Second thoughts by the pundits
Rupert Christiansen
LIFE. AFTER.THEORY. edited by Michael Payne and John Schad Continuum, £16.99, pp. 196, ISBN 982646464X
Wliatever happened to English Literature? A generation ago, it seemed absolutely central to our conception of our national culture, as well as being a hugely popular and fashionable subject of mass academic study. Now it has been reduced and marginalised. The once heroic and even glamorous profession of literary critic is now virtually dead. The sense of a great continuous tradition running from Chaucer to T. S. Eliot has been weakened, with the university busy subsuming it into the racier field of Media Studies. Don't read, just look.

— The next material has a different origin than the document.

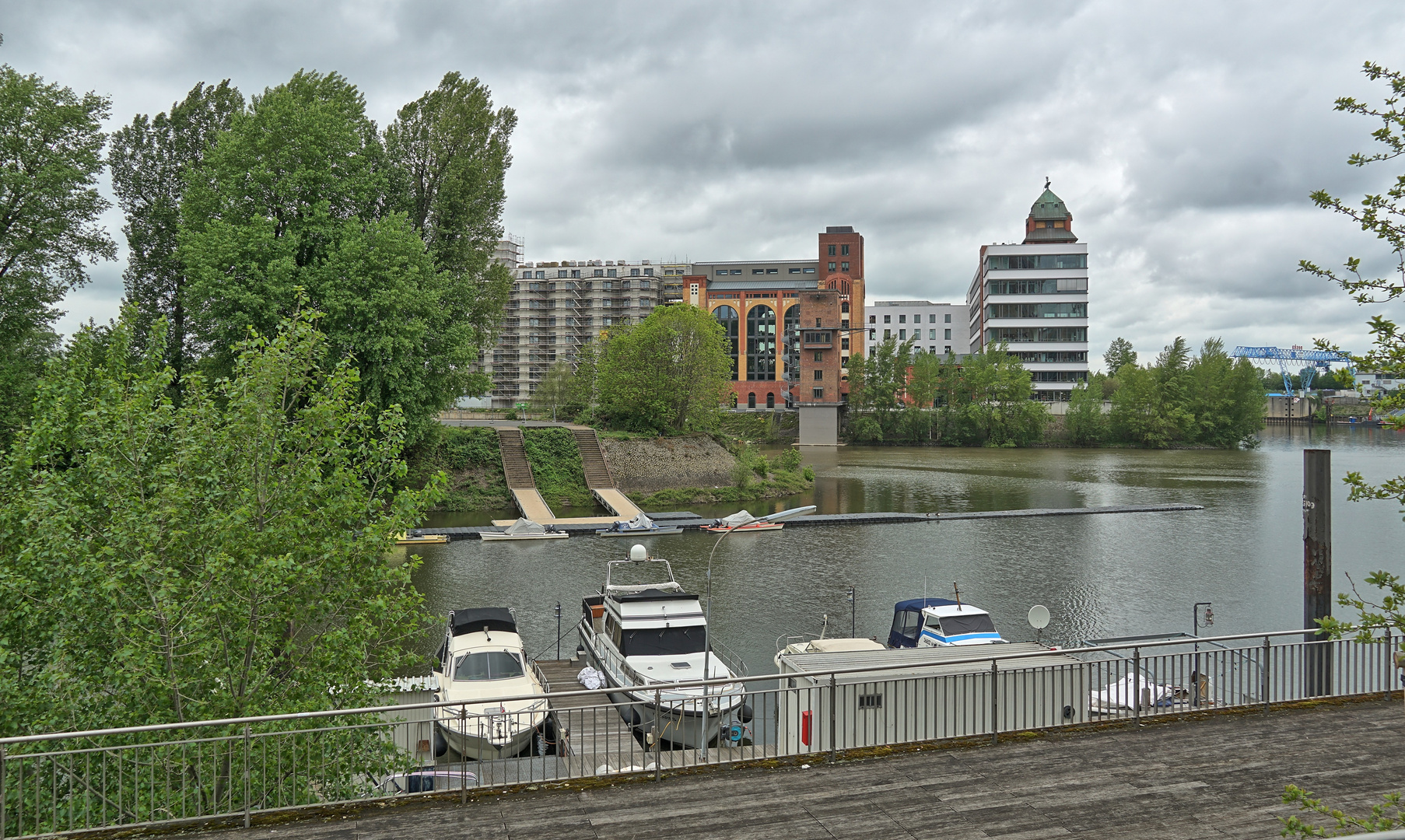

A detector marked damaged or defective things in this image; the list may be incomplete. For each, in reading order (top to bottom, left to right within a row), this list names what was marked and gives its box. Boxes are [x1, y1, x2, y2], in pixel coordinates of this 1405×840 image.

rusty steel post [1298, 446, 1332, 696]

It's not difficult to see why we have ended up here. The Renaissance values of humane scepticism and moral enquiry no longer seem adequate after the horrors of 20th-century genocide and the revolution in communication fuelled by Hollywood, television and the microchip. After a century of scholarly attention, the important work of research into the corpus of imaginative literature has been completed. All major texts have been published in authoritative editions and examined from every perspective: there's nowhere else to dig.
So the dons retreat from intimate engagement with familiar texts into the more cloudy realms of theory, and their students follow in the dusty rear. We've thought about literature, they say, now we had better start thinking about thinking about literature. With the lucubrations of Heidegger and Wittgenstein hovering in the hinterland, literary criticism has become a branch of the philosophy of language. Some of the questions had already been posed in the work of first-wave sages like Richards and Empson, but only in the mid-1970s did they become the heart of the literary matter and the necessary starting-point.
The brew was made heady by the importing of French post-structuralism, which insisted (via the work of Barthes, Althusser, Lacan. Foucault and Derrida among others) on `problematising" notions of meaning, style, form, history and authorship and proposing instead a whole new vocabulary — or jargon, as the diehards insisted — alterity and the other, presence/absence, rupture. aporia. A text was no longer a source of beauty, let alone truth; it was simply an illusion, which had to be demythologised, de-ideologised, deconstructed and shown up as nothing but a vacuous linguistic game.
For the last 20 years, theory based on this premise has ruled the higher study of literature. It has proved to be a dead-end street, in which readers kick the can around, wondering why they should care. But now, as this little book reveals, there's some 11th-hour backtracking going on. It's based on a conference at Loughborough University in 2001, and contains conversations with four figures prominent in the field: Jacques Derrida, Frank Kermode, Christopher Norris and Toni Moi.
The most anxious of them is Kermode, always something of a fence-sitter. 'We're getting so far away from the study of literary artefacts ... that they're in danger of being totally neglected,' he admits. 'I'm not afraid of theory, I'm afraid of metatheory and meta-meta theory.' Norris, another critic who has kept a foot in the humanist camp, is anxious to assert that we can't just take Humpty Dumpty's line that 'When I use a word, it means just what I choose it to mean'. The feminist Torii Moi then wryly notes the way that the poststructuralism has become the orthodoxy. 'If you want to be a really radical student today', she claims, 'one that annoys the professors terribly, you can just start claiming that words have meanings.'
All this is bracing and encouraging stuff. But the most fascinating retreat is that of Derrida, the high priest of the mysteries of grammatology and archi-dcriture, who once asserted that 'the space of literature in principle allows one to say everything/anything' and proclaimed the function of criticism as 'the joyous affirmation of the play of the world and of the innocence of becoming'. Here he pleads not to be taken literally, concluding in his characteristically slippery way, 'I am attached to truth, but I simply recall that for the truth to be true and for the meaning to be meaningful the possibility of a misunderstanding or lie or something else must remain, structurally, always open.'
For which read that there is life after, and apart from, theory. Hurrah. But this will hardly come as a revelation to most of us, and the more urgent question — can literature continue to be a significant source of moral and aesthetic value in a society which looks increasingly unable to spell its own name or use the apostrophe correctly? — remains unasked.